Study text
You’re setting yourself up for a factor six case. No matter how reasonable you are, if you deny your child’s father visitation at a time when he felt like he should be able to have it, you’re inviting him to take you to court. If he asks for extra time and you have an agreement in place, you can say no much more easily. Not only that, but dad is less likely to feel like you’re being unreasonable or that he doesn’t have any time with the kids if he knows that he can just plan to do whatever it is that he wanted to do when he has time with the children. Knowing that he has every other weekend, for example, can go a long way towards promoting harmony between the two of you.
By all means, get a custody and visitation arrangement in place. It’s for your own protection.
“He can’t have the kids this weekend because he’s not paying child support!”
If your child’s father hasn’t been paying support, or he frequently pays support later than you feel is acceptable, that doesn’t mean you can deny him his regularly scheduled visitation. If he wants to see the children, you should absolutely let him. It’s not going to look good to the judge later if he takes you to court and you say that you withheld the children because he withheld support. In the eyes of the law, one has nothing to do with the other. You’ll look callous and calculating, and the judge will probably feel like you’re not really putting the best interests of your children first.
Don’t deny visitation just because your child’s father hasn’t paid you support, or he paid support late.
Giving up spousal support for custody
Another red flag I see is when moms talk about waiving their right to receive spousal support in exchange for their child’s father’s agreement to give up custody. On the surface, to many moms, it sounds pretty good. The most important thing to them is getting and keeping custody, and they’d do anything just for that one thing. After all, don’t attorneys always say that this is a negotiation? Set your goals, and figure out what you have to do to accomplish them. Right?
Well, in many cases, that’s true. However, when it comes to custody, it’s really not wise to give up something that you might be entitled to in exchange for custody. The reason why is that custody, like child support and visitation, is always modifiable based on a material change. Spousal support is generally not modifiable, especially if you sign a document waiving your right to receive it.

Information provided
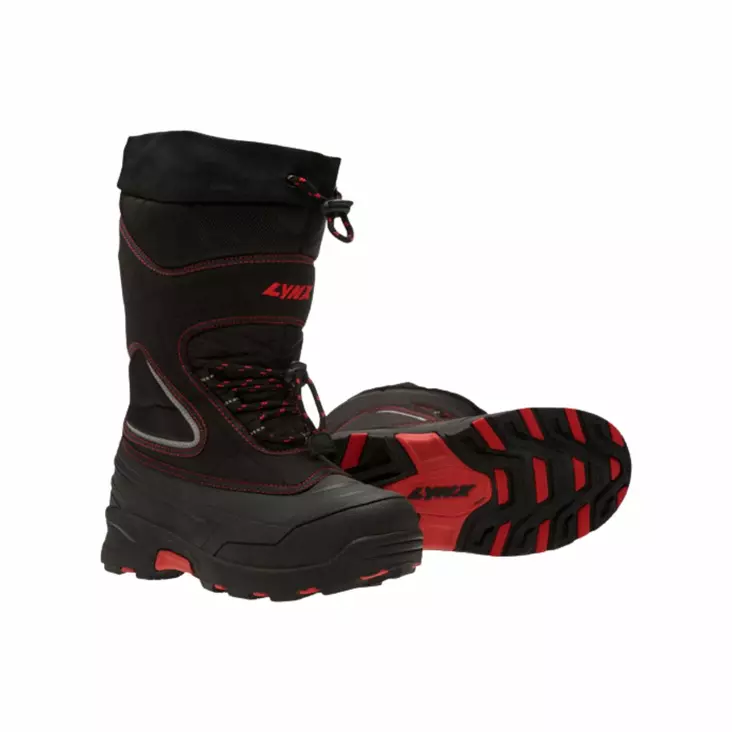 LYNX LASTEN KENGÄT MUSTA - Lynx ajosaappaat ja -kengät - 32767 - 1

Task item
Answer these questions from the custody text.
(a) What schedule does the text give as an example of regular time that can promote harmony between the parents?
(b) In the eyes of the law, how are child support and visitation related?
(c) What can custody be modified on the basis of?
The material has no connection to the text.

Your solution
(a) Every other weekend.
(b) One has nothing to do with the other.
(c) A material change.